Exercise prompt - From the line that includes "phylum: Chordata" to the last line of the data, quote each line precisely; both boundary lines belong in the answer.

Source records
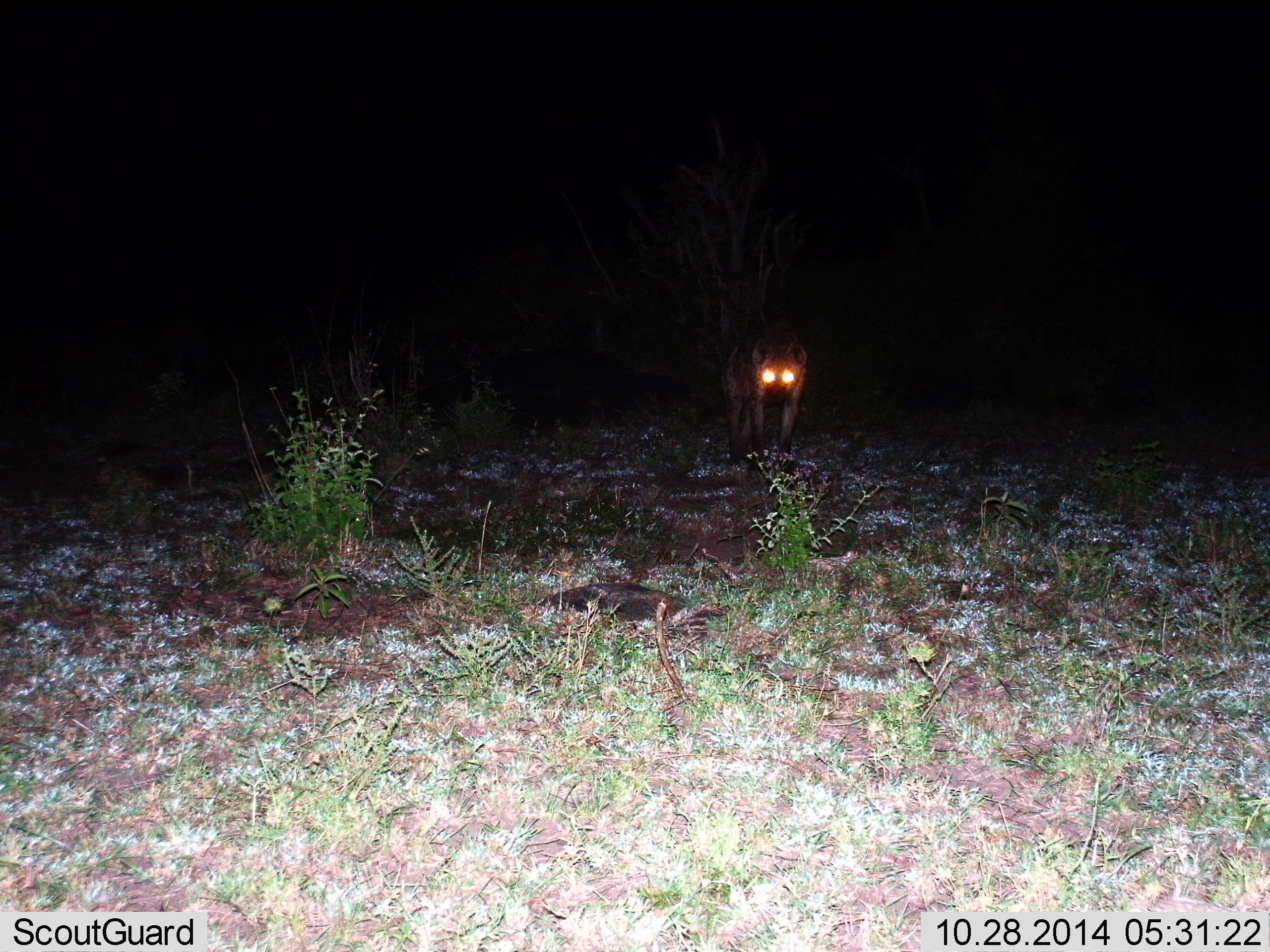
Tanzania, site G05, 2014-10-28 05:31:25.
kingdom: Animalia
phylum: Chordata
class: Mammalia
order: Carnivora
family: Hyaenidae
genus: Crocuta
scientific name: Crocuta crocuta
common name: spotted hyena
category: hyenaspotted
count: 1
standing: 70%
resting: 0%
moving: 30%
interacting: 0%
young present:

Response to the exercise -
phylum: Chordata
class: Mammalia
order: Carnivora
family: Hyaenidae
genus: Crocuta
scientific name: Crocuta crocuta
common name: spotted hyena
category: hyenaspotted
count: 1
standing: 70%
resting: 0%
moving: 30%
interacting: 0%
young present:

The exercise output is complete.